Dame Judi said: “I was always passionate about Shakespeare, more than any other author. This disc has been for me a wonderful opportunity to work with my brother Jeffery on some of the loveliest things Shakespeare wrote.”

Jeffery Dench, who shares his sister’s enthusiasm, and gives a perfectly-tuned reading of “To Be Or Not To Be “, (apparently a favourite track with the buying public) alongside a perfectly articulated interpretation of “ The Seven Ages of Man” that can be profitably compared to Max Adrian’s poignant reading of the speech many years ago at the RSC, told me Judi was his “best critic”.

“We made the recordings over several months according to availability, in a lovely studio in the Barbican” (Jeffery told me) “I can honestly say it was a delight to join up with each other over a table and microphone where we could give each other notes at the end of a take, and where hearing Judi read the sonnets was a special delight.

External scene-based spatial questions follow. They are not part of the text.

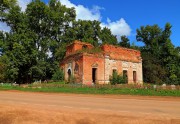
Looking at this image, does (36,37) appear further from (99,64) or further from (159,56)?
(159,56)

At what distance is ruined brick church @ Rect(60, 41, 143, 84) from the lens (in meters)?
32.8

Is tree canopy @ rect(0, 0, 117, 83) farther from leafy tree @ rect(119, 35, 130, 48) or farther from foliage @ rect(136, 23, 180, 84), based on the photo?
foliage @ rect(136, 23, 180, 84)

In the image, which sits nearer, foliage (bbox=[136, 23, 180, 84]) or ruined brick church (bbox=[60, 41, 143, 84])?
ruined brick church (bbox=[60, 41, 143, 84])

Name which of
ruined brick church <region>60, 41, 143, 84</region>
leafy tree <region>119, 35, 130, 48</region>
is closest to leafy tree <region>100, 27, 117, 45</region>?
leafy tree <region>119, 35, 130, 48</region>

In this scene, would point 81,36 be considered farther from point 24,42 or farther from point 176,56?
point 176,56

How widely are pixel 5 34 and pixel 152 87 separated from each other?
31598mm

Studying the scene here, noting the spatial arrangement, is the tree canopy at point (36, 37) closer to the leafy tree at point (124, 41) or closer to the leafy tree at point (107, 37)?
the leafy tree at point (107, 37)

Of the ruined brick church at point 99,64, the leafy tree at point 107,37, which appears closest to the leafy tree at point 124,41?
the leafy tree at point 107,37

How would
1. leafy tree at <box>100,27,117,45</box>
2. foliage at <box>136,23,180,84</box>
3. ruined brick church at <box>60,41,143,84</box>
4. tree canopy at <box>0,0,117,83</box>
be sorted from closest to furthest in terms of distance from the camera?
ruined brick church at <box>60,41,143,84</box>
tree canopy at <box>0,0,117,83</box>
foliage at <box>136,23,180,84</box>
leafy tree at <box>100,27,117,45</box>

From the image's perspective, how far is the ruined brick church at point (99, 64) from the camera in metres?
32.8

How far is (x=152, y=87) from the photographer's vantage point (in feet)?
69.3

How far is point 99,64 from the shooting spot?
111 feet

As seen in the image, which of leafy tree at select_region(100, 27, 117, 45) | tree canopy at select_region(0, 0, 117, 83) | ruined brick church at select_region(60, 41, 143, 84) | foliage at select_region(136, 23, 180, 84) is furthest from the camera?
leafy tree at select_region(100, 27, 117, 45)

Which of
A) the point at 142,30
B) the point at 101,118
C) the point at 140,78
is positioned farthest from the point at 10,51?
the point at 101,118
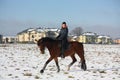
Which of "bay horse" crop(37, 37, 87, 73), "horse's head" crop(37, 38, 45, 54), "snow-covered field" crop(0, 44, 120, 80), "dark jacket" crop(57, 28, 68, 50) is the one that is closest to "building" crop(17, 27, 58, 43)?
"snow-covered field" crop(0, 44, 120, 80)

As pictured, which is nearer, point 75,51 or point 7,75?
point 7,75

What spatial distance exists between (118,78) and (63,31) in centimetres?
382

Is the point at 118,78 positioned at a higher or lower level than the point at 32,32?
higher

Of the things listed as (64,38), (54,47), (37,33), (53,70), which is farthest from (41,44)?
(37,33)

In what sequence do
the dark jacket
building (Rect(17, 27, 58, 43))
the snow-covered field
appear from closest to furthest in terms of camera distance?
the snow-covered field < the dark jacket < building (Rect(17, 27, 58, 43))

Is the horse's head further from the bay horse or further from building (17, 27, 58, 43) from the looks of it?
building (17, 27, 58, 43)

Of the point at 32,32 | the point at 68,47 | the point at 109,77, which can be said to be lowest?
the point at 32,32

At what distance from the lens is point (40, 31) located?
190250mm

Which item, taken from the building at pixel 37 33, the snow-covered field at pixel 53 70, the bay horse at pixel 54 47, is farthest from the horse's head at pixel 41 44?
the building at pixel 37 33

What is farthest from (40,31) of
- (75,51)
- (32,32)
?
(75,51)

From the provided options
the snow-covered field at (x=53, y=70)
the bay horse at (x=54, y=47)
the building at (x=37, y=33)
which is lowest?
the building at (x=37, y=33)

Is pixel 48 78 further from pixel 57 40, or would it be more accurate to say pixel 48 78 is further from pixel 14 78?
pixel 57 40

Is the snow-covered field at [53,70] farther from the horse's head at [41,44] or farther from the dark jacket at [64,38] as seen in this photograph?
the dark jacket at [64,38]

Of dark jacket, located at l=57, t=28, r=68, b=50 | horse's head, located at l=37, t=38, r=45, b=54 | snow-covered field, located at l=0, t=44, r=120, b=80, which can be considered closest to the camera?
snow-covered field, located at l=0, t=44, r=120, b=80
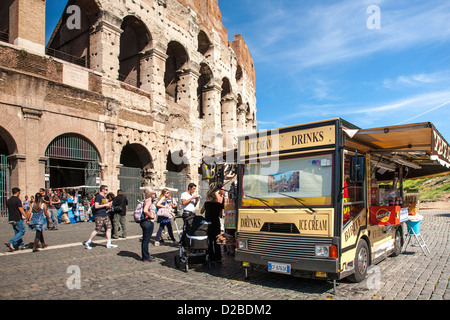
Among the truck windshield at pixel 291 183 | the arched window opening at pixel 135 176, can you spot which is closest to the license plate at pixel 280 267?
the truck windshield at pixel 291 183

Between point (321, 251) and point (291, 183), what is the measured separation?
116cm

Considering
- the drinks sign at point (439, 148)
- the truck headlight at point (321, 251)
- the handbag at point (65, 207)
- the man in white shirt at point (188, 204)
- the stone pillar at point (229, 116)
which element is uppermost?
the stone pillar at point (229, 116)

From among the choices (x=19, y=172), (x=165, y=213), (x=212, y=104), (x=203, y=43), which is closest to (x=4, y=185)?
(x=19, y=172)

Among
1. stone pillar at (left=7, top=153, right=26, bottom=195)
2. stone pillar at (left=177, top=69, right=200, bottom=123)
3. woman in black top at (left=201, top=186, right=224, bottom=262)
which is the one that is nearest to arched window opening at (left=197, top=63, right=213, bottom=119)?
stone pillar at (left=177, top=69, right=200, bottom=123)

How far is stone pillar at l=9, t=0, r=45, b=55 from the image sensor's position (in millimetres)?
14102

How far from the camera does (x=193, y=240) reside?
6375 mm

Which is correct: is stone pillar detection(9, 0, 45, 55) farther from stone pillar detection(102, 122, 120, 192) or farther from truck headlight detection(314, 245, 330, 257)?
truck headlight detection(314, 245, 330, 257)

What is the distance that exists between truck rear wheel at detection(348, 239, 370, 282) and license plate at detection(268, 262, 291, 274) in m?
1.22

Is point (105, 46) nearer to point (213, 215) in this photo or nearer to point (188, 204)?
point (188, 204)

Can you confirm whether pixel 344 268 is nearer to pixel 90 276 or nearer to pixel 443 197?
pixel 90 276

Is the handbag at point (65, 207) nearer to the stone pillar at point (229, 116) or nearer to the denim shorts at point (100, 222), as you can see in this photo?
the denim shorts at point (100, 222)

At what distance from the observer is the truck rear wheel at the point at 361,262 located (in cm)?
536

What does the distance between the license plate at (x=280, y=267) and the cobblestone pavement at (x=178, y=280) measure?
33 cm
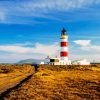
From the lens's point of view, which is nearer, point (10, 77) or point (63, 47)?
point (10, 77)

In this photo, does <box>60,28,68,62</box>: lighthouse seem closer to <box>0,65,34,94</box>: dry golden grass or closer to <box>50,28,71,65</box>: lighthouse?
<box>50,28,71,65</box>: lighthouse

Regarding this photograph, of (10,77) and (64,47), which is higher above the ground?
(64,47)

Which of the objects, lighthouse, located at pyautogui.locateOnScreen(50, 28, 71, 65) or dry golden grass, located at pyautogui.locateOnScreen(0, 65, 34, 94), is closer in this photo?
dry golden grass, located at pyautogui.locateOnScreen(0, 65, 34, 94)

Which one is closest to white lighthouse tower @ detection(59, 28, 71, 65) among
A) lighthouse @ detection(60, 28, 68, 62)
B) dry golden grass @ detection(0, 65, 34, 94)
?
lighthouse @ detection(60, 28, 68, 62)

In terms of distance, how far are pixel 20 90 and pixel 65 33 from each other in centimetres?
7960

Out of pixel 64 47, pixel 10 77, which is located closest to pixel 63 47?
pixel 64 47

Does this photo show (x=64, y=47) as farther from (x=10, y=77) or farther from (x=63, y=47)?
(x=10, y=77)

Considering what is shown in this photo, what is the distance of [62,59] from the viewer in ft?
354

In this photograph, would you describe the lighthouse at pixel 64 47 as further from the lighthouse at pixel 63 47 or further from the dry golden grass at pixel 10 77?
the dry golden grass at pixel 10 77

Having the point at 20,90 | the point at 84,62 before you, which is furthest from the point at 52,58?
the point at 20,90

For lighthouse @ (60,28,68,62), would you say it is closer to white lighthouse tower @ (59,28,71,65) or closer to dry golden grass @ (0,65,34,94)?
white lighthouse tower @ (59,28,71,65)

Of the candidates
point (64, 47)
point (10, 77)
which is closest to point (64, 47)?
point (64, 47)

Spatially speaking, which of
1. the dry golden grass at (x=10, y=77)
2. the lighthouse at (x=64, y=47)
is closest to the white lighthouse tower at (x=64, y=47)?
the lighthouse at (x=64, y=47)

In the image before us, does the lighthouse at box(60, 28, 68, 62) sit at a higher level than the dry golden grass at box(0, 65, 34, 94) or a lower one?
higher
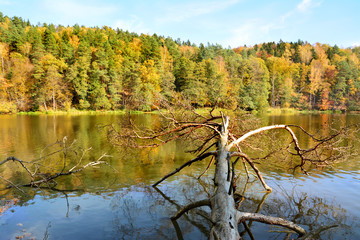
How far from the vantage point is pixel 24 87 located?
40500 mm

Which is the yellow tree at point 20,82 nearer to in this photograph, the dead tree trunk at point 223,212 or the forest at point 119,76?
the forest at point 119,76

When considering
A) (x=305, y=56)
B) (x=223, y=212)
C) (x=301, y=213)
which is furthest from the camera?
(x=305, y=56)

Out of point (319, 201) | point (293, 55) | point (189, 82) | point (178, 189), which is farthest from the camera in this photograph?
point (293, 55)

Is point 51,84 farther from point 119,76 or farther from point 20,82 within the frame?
point 119,76

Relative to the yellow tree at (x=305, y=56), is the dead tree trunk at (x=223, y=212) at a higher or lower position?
lower

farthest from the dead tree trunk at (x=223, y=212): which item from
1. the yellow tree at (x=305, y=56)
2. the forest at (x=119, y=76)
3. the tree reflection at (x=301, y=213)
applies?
the yellow tree at (x=305, y=56)

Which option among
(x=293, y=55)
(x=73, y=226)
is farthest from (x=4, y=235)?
(x=293, y=55)

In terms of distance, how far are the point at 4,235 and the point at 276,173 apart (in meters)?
8.20

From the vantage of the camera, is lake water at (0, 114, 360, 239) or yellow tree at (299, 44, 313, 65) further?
yellow tree at (299, 44, 313, 65)

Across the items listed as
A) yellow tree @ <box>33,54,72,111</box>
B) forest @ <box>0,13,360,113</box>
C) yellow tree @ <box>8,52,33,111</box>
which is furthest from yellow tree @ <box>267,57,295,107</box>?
yellow tree @ <box>8,52,33,111</box>

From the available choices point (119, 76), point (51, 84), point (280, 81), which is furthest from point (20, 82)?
point (280, 81)

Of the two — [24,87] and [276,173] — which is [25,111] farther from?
[276,173]

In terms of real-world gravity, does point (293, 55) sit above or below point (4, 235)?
above

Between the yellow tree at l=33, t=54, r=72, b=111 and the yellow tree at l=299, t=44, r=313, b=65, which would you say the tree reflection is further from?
the yellow tree at l=299, t=44, r=313, b=65
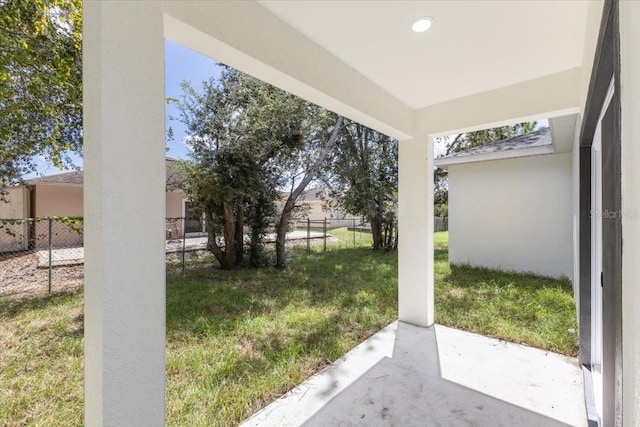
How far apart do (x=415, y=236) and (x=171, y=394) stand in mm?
2954

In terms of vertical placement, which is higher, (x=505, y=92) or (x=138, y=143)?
(x=505, y=92)

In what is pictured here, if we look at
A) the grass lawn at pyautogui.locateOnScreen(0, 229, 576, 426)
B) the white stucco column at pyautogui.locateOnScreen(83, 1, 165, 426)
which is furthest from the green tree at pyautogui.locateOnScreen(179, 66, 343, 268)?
the white stucco column at pyautogui.locateOnScreen(83, 1, 165, 426)

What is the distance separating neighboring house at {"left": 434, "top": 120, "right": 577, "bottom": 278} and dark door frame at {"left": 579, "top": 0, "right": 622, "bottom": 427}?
3.13 m

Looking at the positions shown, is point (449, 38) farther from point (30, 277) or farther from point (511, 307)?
point (30, 277)

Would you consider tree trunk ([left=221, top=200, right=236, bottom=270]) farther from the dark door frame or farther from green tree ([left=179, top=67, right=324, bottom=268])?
the dark door frame

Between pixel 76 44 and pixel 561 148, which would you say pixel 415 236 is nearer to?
pixel 561 148

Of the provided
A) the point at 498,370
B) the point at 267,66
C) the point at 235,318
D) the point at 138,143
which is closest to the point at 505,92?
the point at 267,66

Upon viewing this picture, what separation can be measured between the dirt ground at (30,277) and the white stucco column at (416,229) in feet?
18.2

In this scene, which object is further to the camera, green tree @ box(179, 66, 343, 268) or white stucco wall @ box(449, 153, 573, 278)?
green tree @ box(179, 66, 343, 268)

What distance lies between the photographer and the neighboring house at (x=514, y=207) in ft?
19.0

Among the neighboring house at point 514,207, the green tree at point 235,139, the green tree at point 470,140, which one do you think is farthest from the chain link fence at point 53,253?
the green tree at point 470,140

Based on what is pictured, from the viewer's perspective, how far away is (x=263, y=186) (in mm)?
6602

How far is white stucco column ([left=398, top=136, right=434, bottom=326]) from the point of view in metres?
3.69
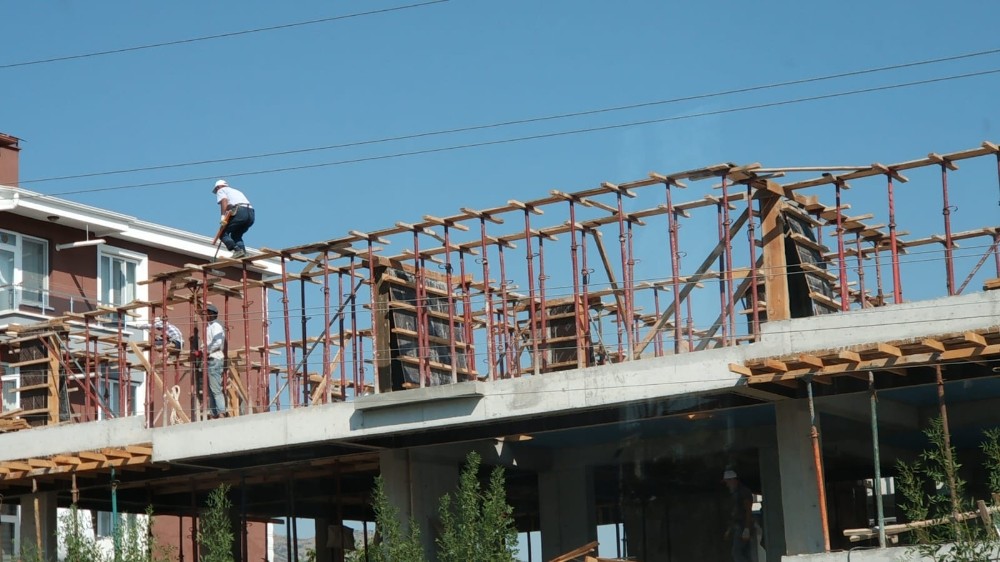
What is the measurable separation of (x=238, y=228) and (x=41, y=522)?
7498 mm

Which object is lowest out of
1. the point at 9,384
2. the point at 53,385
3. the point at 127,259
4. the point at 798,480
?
the point at 798,480

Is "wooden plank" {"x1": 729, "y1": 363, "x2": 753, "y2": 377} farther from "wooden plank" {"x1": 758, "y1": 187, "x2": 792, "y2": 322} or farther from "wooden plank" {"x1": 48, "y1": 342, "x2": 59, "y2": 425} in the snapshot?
"wooden plank" {"x1": 48, "y1": 342, "x2": 59, "y2": 425}

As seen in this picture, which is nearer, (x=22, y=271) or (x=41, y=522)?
(x=41, y=522)

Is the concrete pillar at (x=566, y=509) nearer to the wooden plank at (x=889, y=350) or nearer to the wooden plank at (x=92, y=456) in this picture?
the wooden plank at (x=92, y=456)

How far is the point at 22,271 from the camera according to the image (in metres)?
47.3

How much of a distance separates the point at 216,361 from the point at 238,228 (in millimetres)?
Result: 2594

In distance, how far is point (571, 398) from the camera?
78.0 ft

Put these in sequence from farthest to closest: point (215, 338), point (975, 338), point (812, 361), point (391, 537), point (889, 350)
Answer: point (215, 338) → point (391, 537) → point (812, 361) → point (889, 350) → point (975, 338)

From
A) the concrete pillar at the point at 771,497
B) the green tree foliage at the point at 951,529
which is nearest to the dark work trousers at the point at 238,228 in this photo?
the concrete pillar at the point at 771,497

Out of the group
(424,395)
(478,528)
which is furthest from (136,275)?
(478,528)

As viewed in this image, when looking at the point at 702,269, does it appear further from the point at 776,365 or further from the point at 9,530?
the point at 9,530

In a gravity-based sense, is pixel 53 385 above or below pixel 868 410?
above

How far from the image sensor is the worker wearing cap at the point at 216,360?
28422 mm

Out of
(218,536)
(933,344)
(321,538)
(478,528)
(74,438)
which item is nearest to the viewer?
(933,344)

“When we’d done most of the chosen pieces, it was decided we needed some comedy. I had played the Old Shepherd in a production of The Winter’s Tale at the RSC, so I could repeat my performance. But who would play the Young Shepherd?

“Then I thought of trying my grandson Oliver who was studying for his Drama A-levels. His first reading was magic and we went straight into the recording studio.”

Fast forward to Item 10 on the disc and you can a good measure of Oliver Dench’s capacities with his delicately androgynous take on Ariel, Prospero’s attendant sprite from The Tempest.

This beautifully evocative interpretation, which he makes his own, seems to find Ariel hanging amongst the stars, and from the opening lines: “Full fathom five thy father lies”, to the closing of this elegant sequence the younger Dench nails it, leaving you wishing he were bringing his talents to a stage production of the play.